13. The sludge removal apparatus according to claim 12, wherein the pump is directly attached to the outlet.

14. The sludge removal apparatus according to claim 12, wherein the at least one first nozzle is supplied with water from the inlet pipe of the pump.

15. The sludge removal apparatus according to claim 12, wherein the pump is between 0 mm and 3000 mm from the outlet of the blade cutter.

Description

DRAWINGS

[0040] FIG. 1 is a side elevation of an embodiment of a blade cutter apparatus according to the prior art;

[0041] FIG. 2 is a cross-section on line B-B of the apparatus of FIG. 1;

[0042] FIG. 3 is a side elevation of a pump according to the present invention; and

[0043] FIG. 4 is a cross-section on line A-A of the pump of FIG. 3.

[0044] FIGS. 1 and 2 illustrate an embodiment of a blade cutter apparatus according to the prior art, which is an apparatus for removing a sludge from deep deposit that may not be stratified and may not lie on a level floor.

_EXERCISE DIRECTIONS_.
Answer these questions about the sludge removal excerpt above.
(a) Under claim 14, where does the at least one first nozzle get its water?
(b) Under claim 15, how far can the pump be from the outlet of the blade cutter?
(c) What does FIG. 3 depict?

_ENTRIES SUPPLIED_.
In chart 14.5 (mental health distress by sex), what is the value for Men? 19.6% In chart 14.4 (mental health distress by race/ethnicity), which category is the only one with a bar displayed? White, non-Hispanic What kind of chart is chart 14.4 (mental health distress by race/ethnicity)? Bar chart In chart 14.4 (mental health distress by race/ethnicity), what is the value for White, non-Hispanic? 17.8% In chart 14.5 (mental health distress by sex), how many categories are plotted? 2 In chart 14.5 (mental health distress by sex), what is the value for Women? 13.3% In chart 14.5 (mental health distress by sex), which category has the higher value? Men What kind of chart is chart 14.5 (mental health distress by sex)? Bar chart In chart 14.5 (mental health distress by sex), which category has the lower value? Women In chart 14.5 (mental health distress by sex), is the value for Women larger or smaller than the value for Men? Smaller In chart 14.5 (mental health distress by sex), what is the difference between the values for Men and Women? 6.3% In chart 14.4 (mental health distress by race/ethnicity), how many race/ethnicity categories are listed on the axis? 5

==

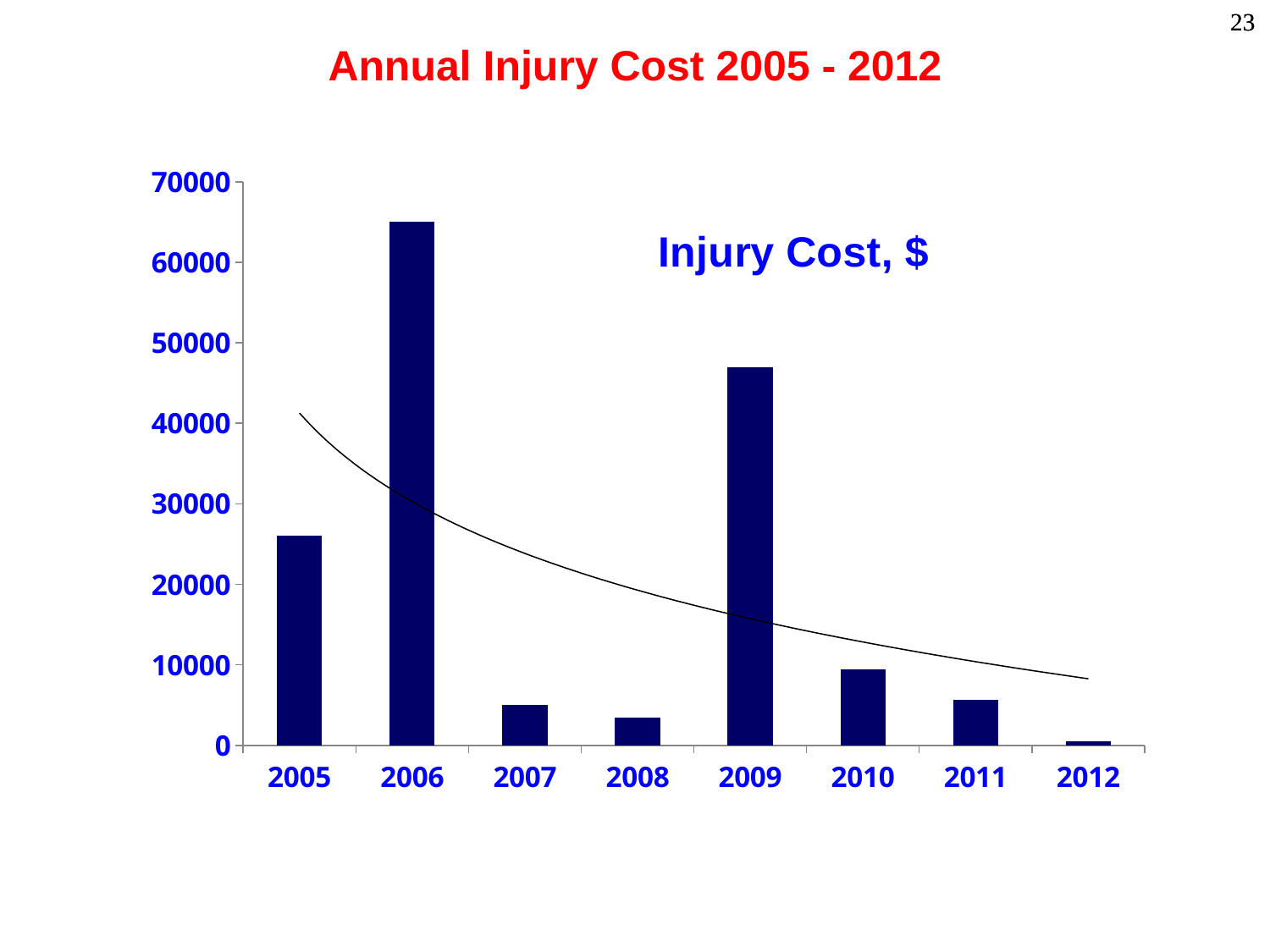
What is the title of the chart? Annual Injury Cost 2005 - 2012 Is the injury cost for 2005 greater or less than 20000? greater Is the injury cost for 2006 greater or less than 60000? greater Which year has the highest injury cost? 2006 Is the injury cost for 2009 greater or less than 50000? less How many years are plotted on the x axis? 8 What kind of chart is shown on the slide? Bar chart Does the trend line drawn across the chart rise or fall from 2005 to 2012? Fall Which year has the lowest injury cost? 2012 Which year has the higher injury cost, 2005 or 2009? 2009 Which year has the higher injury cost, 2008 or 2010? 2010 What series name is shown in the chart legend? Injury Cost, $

_SOLUTION TO THE PROBLEM_.
(a) From the inlet pipe of the pump.
(b) Between 0 mm and 3000 mm.
(c) A side elevation of a pump according to the present invention.